Saved entries
# # # # # # #
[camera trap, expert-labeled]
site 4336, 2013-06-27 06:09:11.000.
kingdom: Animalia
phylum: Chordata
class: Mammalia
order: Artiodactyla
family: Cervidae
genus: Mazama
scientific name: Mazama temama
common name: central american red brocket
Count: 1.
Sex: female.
# # # # # # #
_Problem details_
Nothing is to be altered; retype each entry exactly.

_Response to the task_
[camera trap, expert-labeled]
site 4336, 2013-06-27 06:09:11.000.
kingdom: Animalia
phylum: Chordata
class: Mammalia
order: Artiodactyla
family: Cervidae
genus: Mazama
scientific name: Mazama temama
common name: central american red brocket
Count: 1.
Sex: female.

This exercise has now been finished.